- **Exercises to complete**:
A - In the BOSC 2021 blog post, what theme did the Birds of a Feather session organized by the writer cover?
B - Print the BOSC 2021 blog post from "The 2021 Bioinformatics" up to and including "of the conference.".
C - Write the next part of the BOSC 2021 blog post, starting right after its final sentence.

- **Supplied passage**:
== Segment start ==

The 2021 Bioinformatics Open Source Conference (BOSC) held virtually a few weeks ago delivered a number of fantastic presentations, which you can now enjoy in their fully recorded glory on YouTube. Not included in those recordings, however, are the “Birds of a Feather” sessions, or “BoFs”, which are typically small, informal gatherings where participants have the opportunity to discuss topics of interest in a way that complements the main conference track. In this blog, I thought I’d share highlights and key takeaways from the BoF we organized on the theme of computational reproducibility of published papers, which drew a great group of BOSC participants and led to some lively discussion, in the hope that some of the ideas we exchanged would live on beyond the close of the conference.
“Think about the last time you wanted to reuse or adapt an analysis method that you read about in a published paper. How did it go? What were the biggest hurdles you ran into? What solutions are you aware of that you think everyone should know about, and what do you wish was available? Let’s talk about problems and solutions, and how we might make progress toward fully executable papers.”
— Conference program blurb
We all agree that we should build on prior work and avoid reinventing the wheel wherever possible. Ideally, we’d also like to avoid having to spend a ton of time figuring out how a published paper’s authors actually implemented the computational analyses they describe.

== Segment end ==

- **Dataset excerpt**:
== Segment start ==

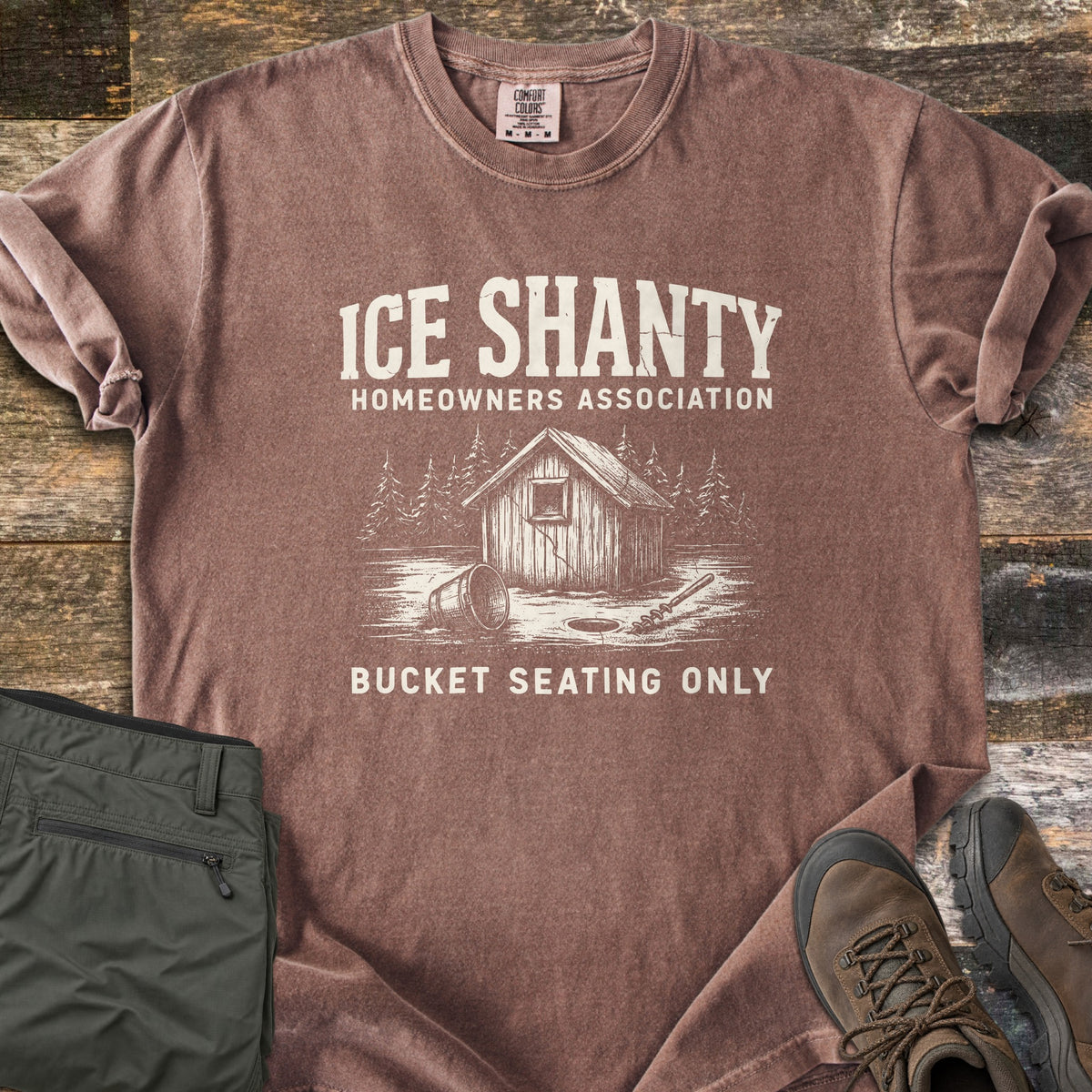 Ice Shanty Homeowners Association Comfort Colors T-shirt in Espresso, laid flat. Cream print of a wooden ice shanty among pines, a tipped bucket, ice hole and auger, with the words Ice Shanty Homeowners Association and Bucket Seating Only. Olive pants and brown hiking boots sit on weathered wood.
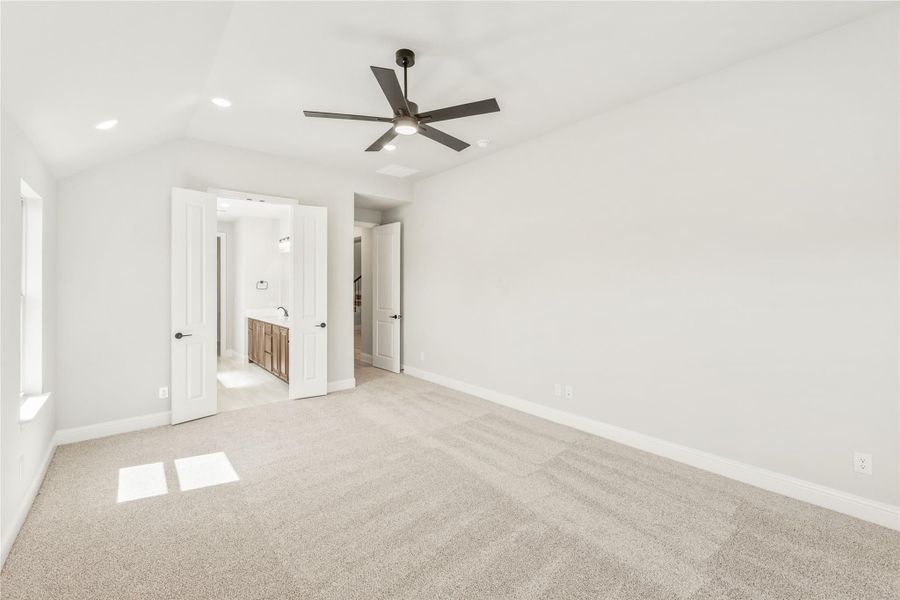 Empty bedroom with carpet, ceiling fan, and open door to ensuite bathroom Empty bedroom with carpet, ceiling fan, and open door to ensuite bathroom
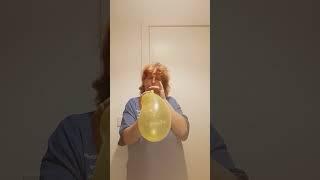 blowing up a yellow curly balloon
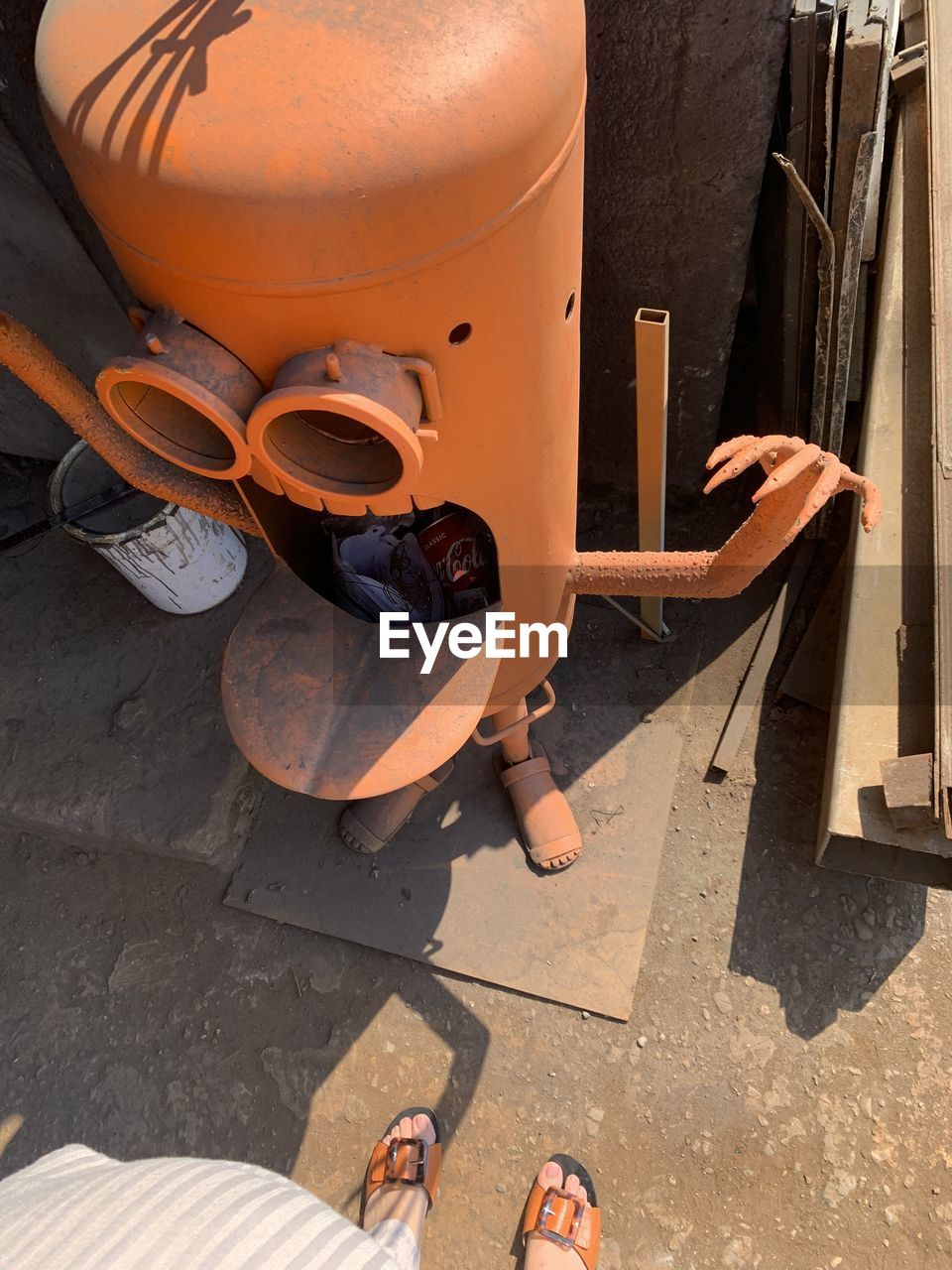 Low section of woman standing by garbage bin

== Segment end ==

- **Results of the exercise**:
A - Computational reproducibility of published papers.

B -
The 2021 Bioinformatics Open Source Conference (BOSC) held virtually a few weeks ago delivered a number of fantastic presentations, which you can now enjoy in their fully recorded glory on YouTube. Not included in those recordings, however, are the “Birds of a Feather” sessions, or “BoFs”, which are typically small, informal gatherings where participants have the opportunity to discuss topics of interest in a way that complements the main conference track. In this blog, I thought I’d share highlights and key takeaways from the BoF we organized on the theme of computational reproducibility of published papers, which drew a great group of BOSC participants and led to some lively discussion, in the hope that some of the ideas we exchanged would live on beyond the close of the conference.

C -
Yet we’ve all been stymied by computational methods sections that are just not complete enough to make it possible to redo the work step by step. For compute-intensive analyses, hardware requirements are often undocumented. Software version numbers and exact command lines are left out. Or, the command line is in there but some optional parameters were omitted despite making an important difference to the analysis. And of course, there’s the dreaded “the analysis was implemented with custom scripts (available on request)”.
The reader of a published paper (pictured right) typically has an incomplete view of the full body of data, analysis method details, infrastructure configuration, and detailed results used by the author (pictured left).
Even granting that a lot of people are starting to pick up “good enough practices” like sharing code in Github, there is still typically a big gap between “I can download the code” and “I can get the code to run the same way you ran it in your study”.
It’s 2021. Why are we still dealing with these problems, and how do we get past them?
Incentives, or lack thereof
The first challenge that our group discussion converged on right away was that it can take a lot of effort to help others reproduce your own work, and that there’s a systemic lack of incentives for academic researchers to put in that effort. Even with the best intentions, many (particularly early-career) researchers are under intense pressure to get more work done —more papers published— so it’s difficult for them to prioritize an activity that is not explicitly rewarded in terms of career advancement.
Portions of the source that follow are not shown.